- [EXERCISE 1]:
Decide whether each statement below agrees with the smrt-facts description. For each, answer yes or no and quote the words from the smrt-facts description that settle it.
(a) Facts with a null tenantId are visible to every tenant.
(b) Confidence scores come from source credibility, recency, and corroboration.
(c) Fact uses @TenantScoped with the mode set to 'required'.

@happyvertical/smrt-facts

Distributed knowledge base with 3-zone semantic deduplication, evolution chains, provenance tracking, and confidence scoring.

v0.29.34Semantic DedupEvolution ChainsConfidence

Overview

smrt-facts provides a distributed knowledge base where facts are atomic units of knowledge with provenance tracking. Facts evolve through parent-child chains, undergo 3-zone semantic reconciliation (0.85 / 0.60 thresholds) to prevent duplicates, and carry confidence scores computed from source credibility, recency, and corroboration.

Tenancy

Fact uses @TenantScoped({ mode: 'optional' }) with a nullable tenantId. Global facts (tenantId = null) are visible to every tenant — useful for shared reference knowledge. Use findWithGlobals(tenantId) to retrieve tenant + global facts in one query.

- [EXERCISE 2]:
Please extract every line of the records that contains the string "pixel". Case counts.

- [RECORDS SHOWN]:
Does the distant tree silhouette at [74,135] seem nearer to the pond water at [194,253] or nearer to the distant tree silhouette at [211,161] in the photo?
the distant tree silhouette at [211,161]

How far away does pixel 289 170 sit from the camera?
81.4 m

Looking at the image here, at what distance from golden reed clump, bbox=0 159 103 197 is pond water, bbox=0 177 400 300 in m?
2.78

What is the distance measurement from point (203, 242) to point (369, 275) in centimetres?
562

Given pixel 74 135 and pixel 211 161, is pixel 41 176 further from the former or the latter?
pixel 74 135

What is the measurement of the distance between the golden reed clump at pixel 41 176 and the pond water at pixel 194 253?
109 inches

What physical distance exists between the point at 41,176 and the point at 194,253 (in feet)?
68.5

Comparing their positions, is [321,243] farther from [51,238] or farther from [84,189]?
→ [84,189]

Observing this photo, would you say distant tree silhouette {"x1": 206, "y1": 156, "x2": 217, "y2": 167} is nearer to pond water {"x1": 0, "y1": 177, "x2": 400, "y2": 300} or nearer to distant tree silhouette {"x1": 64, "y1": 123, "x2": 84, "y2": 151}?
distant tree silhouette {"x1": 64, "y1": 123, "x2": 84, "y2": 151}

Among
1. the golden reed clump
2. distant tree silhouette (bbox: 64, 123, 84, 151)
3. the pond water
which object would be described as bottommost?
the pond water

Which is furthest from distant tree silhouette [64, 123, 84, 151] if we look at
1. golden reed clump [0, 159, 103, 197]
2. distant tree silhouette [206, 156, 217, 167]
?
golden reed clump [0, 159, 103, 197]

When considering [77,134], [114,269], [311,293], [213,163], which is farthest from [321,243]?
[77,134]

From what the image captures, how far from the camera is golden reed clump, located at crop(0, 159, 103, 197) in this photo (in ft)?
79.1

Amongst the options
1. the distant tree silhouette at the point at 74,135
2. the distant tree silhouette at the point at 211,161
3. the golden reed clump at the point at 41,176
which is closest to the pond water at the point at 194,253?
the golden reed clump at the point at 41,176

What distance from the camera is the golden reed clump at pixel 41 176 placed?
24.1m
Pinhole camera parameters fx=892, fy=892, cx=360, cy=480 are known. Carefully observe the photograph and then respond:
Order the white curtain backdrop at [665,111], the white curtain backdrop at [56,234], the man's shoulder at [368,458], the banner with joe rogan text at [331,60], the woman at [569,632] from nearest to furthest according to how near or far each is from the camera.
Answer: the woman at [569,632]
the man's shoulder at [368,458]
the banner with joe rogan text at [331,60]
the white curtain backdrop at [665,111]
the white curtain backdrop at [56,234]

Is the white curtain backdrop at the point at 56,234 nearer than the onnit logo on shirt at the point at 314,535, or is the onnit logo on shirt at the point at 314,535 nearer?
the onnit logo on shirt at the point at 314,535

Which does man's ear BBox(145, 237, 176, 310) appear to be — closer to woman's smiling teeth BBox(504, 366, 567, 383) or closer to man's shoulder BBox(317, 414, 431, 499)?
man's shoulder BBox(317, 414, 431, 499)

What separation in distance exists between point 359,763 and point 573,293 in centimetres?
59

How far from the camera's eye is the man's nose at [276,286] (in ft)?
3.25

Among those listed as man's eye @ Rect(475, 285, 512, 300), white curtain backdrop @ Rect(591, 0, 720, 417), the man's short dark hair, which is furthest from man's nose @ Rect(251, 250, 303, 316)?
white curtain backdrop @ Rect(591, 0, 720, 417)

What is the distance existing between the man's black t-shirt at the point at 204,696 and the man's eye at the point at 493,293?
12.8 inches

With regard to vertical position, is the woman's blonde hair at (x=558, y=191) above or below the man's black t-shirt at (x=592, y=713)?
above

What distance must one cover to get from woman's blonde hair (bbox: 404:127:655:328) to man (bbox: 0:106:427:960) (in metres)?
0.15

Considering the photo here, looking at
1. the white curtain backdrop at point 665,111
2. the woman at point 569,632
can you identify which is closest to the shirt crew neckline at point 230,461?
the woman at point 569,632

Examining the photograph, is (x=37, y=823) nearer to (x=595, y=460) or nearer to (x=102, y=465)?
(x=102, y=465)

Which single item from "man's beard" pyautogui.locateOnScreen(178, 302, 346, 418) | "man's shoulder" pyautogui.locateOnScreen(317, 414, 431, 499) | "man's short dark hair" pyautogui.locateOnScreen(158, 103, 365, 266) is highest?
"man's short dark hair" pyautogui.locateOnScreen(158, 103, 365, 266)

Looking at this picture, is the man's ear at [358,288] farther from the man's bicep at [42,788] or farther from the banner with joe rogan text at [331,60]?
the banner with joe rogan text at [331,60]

- [RESPONSE 1]:
(a) Yes: "Global facts (tenantId = null) are visible to every tenant"
(b) Yes: "carry confidence scores computed from source credibility, recency, and corroboration"
(c) No: "Fact uses @TenantScoped({ mode: 'optional' }) with a nullable tenantId"

- [RESPONSE 2]:
How far away does pixel 289 170 sit from the camera?
Given pixel 74 135 and pixel 211 161, is pixel 41 176 further from the former or the latter?
pixel 74 135
What is the measurement of the distance between the golden reed clump at pixel 41 176 and the pond water at pixel 194 253?
What distance from the camera is the golden reed clump at pixel 41 176 placed?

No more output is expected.